─── PAGE TEXT
Skip to content

Out of Memory: How to reduce the memory cost for calculating the derivatives wrt the input #691

@zhlfmyzhh

Description

@zhlfmyzhh

I want to calculate the derivatives of the output of a neural ODE w.r.t. the input. However, I met with memory issues. I think the memory-saving method RecursiveCheckpointAdjoint doesn't support forward-mode automatic differentiation (like jax.jvp or jax.jacfwd). In my case, I want to calculate the derivative of f (which is the output of Neural ODE) w.r.t. x and t (which are the inputs) as below:

def f_and_derivs_fast_vec(variables, apply_fn, xt, t1):
    """
    xt: (N,2) with columns [x, t]
    returns f, f_x, f_t, f_xx each (N, D)
    """
    xt = jnp.asarray(xt)

    def f_vec(z):                                # z: (2,) -> (D,)
        f = apply_fn(variables, z[None, :], t1=t1)   # model returns (1,D)
──────
─── DATASET EXTRACT
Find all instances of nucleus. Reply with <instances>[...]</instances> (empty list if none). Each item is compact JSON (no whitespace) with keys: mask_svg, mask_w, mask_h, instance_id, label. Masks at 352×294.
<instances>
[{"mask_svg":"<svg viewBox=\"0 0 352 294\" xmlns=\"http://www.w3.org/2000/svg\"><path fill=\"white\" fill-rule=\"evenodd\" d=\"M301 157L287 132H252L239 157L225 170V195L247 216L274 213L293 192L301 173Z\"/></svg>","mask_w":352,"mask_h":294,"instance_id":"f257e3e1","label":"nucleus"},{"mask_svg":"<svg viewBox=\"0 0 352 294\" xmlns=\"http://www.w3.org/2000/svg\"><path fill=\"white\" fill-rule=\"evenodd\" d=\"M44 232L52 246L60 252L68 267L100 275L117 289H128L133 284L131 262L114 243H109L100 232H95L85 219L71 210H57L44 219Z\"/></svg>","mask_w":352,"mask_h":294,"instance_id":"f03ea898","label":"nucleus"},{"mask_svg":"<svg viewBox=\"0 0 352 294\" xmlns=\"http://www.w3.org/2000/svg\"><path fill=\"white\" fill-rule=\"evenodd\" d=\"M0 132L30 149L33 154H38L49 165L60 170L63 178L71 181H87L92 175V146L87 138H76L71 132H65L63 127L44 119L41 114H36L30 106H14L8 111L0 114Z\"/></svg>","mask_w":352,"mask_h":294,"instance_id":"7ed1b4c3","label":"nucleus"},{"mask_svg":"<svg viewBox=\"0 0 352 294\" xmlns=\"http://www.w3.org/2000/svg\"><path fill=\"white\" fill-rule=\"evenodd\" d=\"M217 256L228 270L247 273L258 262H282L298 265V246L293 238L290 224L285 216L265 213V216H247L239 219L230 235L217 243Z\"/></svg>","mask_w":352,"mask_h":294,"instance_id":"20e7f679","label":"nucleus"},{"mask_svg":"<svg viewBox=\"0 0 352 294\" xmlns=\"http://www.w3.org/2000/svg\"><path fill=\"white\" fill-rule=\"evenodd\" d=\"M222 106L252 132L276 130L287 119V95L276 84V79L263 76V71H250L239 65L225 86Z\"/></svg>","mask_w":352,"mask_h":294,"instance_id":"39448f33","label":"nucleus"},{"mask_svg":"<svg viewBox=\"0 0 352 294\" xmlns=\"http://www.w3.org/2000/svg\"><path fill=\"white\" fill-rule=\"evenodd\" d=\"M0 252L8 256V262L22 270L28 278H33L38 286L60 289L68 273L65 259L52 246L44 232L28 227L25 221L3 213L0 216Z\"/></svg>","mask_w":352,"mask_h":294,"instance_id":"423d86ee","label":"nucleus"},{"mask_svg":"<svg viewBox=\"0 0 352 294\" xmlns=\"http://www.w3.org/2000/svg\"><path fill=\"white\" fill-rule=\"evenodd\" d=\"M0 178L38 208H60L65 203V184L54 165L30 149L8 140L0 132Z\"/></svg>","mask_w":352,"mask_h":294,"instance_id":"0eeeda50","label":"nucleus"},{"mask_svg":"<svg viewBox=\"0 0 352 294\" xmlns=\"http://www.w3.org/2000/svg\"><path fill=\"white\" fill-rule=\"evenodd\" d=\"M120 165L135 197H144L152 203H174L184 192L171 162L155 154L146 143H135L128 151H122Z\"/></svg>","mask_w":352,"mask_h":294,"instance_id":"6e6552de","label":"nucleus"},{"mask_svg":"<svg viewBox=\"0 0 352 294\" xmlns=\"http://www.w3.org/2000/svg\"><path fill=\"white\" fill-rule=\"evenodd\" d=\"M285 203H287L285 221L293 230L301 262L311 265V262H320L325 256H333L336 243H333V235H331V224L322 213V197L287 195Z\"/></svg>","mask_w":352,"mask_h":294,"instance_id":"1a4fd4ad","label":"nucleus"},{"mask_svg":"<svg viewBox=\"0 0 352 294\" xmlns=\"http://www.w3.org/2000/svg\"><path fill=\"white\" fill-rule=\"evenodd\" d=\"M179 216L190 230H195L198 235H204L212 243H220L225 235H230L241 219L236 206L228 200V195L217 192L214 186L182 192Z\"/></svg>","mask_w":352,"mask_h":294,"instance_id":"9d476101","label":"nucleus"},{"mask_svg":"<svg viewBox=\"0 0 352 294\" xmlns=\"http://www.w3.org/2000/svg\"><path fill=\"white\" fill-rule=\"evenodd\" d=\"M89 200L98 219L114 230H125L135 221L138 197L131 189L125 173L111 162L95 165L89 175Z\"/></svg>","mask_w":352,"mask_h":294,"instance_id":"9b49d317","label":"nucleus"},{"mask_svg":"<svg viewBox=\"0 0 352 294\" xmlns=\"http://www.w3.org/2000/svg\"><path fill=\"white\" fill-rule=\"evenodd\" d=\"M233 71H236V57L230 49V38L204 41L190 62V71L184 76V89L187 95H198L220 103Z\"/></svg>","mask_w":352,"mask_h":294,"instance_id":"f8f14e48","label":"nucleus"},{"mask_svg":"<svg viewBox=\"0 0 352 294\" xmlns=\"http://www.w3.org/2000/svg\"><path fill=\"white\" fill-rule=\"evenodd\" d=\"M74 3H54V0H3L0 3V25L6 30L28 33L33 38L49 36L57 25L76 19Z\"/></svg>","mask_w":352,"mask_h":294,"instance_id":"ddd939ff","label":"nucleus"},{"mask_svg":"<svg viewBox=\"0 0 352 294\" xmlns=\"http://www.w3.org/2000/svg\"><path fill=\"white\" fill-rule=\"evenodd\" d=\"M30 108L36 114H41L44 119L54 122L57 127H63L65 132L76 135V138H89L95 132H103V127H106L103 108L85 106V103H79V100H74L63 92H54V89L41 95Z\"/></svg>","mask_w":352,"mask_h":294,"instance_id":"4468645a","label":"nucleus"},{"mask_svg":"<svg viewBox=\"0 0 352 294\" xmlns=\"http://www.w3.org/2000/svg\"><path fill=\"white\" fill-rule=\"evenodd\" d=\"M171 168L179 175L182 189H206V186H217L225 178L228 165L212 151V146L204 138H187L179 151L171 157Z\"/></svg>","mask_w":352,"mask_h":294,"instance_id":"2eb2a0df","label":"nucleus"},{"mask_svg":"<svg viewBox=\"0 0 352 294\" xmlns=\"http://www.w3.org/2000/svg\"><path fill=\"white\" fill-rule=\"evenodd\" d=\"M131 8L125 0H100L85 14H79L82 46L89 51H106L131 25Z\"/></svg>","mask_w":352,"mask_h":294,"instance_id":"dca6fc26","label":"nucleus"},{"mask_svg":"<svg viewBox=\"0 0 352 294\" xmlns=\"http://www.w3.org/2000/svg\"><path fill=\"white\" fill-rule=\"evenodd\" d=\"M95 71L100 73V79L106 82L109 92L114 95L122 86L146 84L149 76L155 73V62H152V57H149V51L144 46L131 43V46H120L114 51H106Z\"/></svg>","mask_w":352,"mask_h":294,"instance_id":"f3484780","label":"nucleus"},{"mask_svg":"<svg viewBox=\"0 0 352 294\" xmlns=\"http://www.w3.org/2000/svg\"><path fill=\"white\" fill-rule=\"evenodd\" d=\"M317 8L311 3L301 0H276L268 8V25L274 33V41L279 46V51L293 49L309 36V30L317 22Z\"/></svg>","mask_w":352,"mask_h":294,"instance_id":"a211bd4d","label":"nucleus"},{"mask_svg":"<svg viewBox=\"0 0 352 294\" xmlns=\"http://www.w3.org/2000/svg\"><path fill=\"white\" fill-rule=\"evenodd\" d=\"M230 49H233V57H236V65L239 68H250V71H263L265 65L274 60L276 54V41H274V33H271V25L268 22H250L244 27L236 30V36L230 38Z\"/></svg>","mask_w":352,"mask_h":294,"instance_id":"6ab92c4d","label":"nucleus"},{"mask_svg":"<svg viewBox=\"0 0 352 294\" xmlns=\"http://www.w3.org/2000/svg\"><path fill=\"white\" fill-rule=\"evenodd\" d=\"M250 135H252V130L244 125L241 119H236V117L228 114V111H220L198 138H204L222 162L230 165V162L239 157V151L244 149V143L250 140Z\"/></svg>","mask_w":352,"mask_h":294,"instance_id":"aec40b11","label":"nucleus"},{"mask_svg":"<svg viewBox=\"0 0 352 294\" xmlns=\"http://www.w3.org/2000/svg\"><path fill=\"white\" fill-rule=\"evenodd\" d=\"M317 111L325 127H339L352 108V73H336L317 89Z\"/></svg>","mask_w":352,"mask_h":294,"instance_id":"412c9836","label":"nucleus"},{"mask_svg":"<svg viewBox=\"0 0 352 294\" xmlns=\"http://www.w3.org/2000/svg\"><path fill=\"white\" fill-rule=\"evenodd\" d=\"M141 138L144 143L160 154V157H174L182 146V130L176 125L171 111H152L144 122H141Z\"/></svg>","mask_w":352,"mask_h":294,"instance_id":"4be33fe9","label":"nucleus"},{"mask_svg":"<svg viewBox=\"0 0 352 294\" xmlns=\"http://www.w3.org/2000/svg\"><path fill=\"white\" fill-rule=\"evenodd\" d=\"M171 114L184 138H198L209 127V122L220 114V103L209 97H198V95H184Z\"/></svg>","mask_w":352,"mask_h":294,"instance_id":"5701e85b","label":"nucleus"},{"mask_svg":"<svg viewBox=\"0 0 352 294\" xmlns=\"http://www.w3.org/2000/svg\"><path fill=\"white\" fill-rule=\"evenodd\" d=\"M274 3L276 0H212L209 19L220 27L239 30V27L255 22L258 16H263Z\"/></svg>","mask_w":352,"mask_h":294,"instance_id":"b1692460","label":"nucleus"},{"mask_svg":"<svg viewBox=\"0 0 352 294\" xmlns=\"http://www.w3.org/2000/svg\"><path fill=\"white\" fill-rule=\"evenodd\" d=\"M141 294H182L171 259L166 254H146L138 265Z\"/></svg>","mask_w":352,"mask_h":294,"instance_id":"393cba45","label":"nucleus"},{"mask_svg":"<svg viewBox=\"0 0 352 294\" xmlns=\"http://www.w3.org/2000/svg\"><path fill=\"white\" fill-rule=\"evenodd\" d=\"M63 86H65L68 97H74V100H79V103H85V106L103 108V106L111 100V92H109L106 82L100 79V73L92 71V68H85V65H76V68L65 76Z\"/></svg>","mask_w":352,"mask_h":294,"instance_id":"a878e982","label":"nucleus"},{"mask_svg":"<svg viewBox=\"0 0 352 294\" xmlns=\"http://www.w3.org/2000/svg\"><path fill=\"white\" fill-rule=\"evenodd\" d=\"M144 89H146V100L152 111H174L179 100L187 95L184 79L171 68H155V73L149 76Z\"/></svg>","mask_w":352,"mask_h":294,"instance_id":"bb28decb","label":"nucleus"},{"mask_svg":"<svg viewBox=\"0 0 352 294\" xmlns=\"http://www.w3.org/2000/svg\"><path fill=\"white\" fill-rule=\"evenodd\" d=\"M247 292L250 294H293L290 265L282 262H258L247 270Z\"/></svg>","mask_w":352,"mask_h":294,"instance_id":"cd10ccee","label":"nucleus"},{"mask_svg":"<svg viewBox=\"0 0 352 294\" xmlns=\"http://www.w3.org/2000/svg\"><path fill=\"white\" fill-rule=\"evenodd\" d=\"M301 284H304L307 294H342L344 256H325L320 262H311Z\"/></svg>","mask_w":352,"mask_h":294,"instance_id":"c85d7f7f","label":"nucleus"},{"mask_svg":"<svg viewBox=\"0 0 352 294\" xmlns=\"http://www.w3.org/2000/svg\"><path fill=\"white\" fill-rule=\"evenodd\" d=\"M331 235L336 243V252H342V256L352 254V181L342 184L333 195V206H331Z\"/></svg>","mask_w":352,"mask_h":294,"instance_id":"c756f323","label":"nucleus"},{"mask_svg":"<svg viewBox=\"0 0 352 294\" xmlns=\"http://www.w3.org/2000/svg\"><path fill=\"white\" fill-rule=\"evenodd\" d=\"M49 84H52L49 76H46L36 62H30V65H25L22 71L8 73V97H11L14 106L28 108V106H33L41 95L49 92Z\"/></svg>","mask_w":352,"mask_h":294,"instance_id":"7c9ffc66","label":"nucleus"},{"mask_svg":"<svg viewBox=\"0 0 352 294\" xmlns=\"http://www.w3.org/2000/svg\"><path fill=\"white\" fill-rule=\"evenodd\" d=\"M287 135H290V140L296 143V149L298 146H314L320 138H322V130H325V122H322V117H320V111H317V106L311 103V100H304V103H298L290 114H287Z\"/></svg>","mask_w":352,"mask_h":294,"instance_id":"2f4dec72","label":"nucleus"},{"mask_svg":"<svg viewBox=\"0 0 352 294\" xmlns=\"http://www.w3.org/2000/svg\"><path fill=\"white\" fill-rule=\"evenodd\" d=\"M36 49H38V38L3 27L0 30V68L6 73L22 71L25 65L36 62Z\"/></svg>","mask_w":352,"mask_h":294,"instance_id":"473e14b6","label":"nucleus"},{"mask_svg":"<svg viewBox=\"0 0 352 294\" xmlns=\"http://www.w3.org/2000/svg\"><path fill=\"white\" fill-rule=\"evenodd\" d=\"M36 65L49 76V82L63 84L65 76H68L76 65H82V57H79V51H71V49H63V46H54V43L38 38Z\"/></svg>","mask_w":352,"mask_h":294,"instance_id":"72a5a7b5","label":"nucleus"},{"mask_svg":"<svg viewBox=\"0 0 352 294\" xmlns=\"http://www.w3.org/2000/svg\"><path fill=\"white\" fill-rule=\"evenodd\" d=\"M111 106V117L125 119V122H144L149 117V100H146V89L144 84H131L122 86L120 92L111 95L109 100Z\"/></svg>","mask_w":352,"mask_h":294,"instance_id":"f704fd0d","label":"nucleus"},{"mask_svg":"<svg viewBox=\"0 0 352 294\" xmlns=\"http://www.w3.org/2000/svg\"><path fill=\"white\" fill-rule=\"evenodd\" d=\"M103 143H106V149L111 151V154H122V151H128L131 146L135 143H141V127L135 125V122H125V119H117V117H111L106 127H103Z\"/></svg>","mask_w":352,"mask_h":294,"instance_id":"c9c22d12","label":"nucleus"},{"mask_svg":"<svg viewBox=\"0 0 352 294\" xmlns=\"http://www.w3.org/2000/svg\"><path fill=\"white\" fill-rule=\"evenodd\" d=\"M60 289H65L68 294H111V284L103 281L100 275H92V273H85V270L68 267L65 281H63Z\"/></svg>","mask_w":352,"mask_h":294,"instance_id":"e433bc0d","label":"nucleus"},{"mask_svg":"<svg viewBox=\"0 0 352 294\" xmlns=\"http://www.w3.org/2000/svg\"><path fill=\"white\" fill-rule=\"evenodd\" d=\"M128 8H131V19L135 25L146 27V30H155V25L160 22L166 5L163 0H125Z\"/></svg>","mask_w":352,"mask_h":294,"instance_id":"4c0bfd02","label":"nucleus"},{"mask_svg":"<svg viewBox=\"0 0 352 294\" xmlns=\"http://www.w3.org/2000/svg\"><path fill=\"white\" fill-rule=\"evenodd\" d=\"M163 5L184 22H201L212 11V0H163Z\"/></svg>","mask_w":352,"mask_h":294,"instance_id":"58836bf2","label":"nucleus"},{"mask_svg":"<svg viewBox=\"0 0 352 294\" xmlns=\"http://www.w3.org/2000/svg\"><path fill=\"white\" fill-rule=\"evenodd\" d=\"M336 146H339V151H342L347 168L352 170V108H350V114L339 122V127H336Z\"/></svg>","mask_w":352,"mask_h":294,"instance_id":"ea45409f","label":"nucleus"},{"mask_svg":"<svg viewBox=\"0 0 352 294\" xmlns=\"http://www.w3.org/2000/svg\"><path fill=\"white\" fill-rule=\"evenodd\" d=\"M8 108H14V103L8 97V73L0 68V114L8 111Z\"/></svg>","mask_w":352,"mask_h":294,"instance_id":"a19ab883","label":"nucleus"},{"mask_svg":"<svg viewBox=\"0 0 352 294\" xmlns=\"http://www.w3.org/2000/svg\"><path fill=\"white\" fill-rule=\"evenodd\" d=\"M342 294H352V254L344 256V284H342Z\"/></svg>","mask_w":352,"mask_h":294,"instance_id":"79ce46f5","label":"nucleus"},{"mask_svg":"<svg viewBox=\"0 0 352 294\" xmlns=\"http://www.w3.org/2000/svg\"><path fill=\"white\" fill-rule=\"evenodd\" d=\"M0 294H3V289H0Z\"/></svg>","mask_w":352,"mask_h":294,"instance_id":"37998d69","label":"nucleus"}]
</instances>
──────
JOBS
**A)** Please repeat the neural ODE issue text starting at "Description" and ending at "xt = jnp.asarray(xt)", swapping "RecursiveCheckpointAdjoint" for "BacksolveAdjoint".
**B)** Extend the neural ODE issue from the point where it stops.
The data plays no part in what is asked here.

WRITTEN ANSWERS
**A)**
Description

@zhlfmyzhh

I want to calculate the derivatives of the output of a neural ODE w.r.t. the input. However, I met with memory issues. I think the memory-saving method BacksolveAdjoint doesn't support forward-mode automatic differentiation (like jax.jvp or jax.jacfwd). In my case, I want to calculate the derivative of f (which is the output of Neural ODE) w.r.t. x and t (which are the inputs) as below:

def f_and_derivs_fast_vec(variables, apply_fn, xt, t1):
    """
    xt: (N,2) with columns [x, t]
    returns f, f_x, f_t, f_xx each (N, D)
    """
    xt = jnp.asarray(xt)

**B)**
        return f[0]                                   # (D,)

    ex = jnp.array([1.0, 0.0])  # d/dx
    et = jnp.array([0.0, 1.0])  # d/dt

    def one_point(z):
        f     = f_vec(z)                             # (D,)
        _, fx  = jax.jvp(f_vec, (z,), (ex,))         # (D,)
        _, ft  = jax.jvp(f_vec, (z,), (et,))         # (D,)
        def gx(y): return jax.jvp(f_vec, (y,), (ex,))[1]  # f_x(y)
        _, fxx = jax.jvp(gx, (z,), (ex,))            # (D,)
        return f, fx, ft, fxx

    f, fx, ft, fxx = jax.vmap(one_point)(xt)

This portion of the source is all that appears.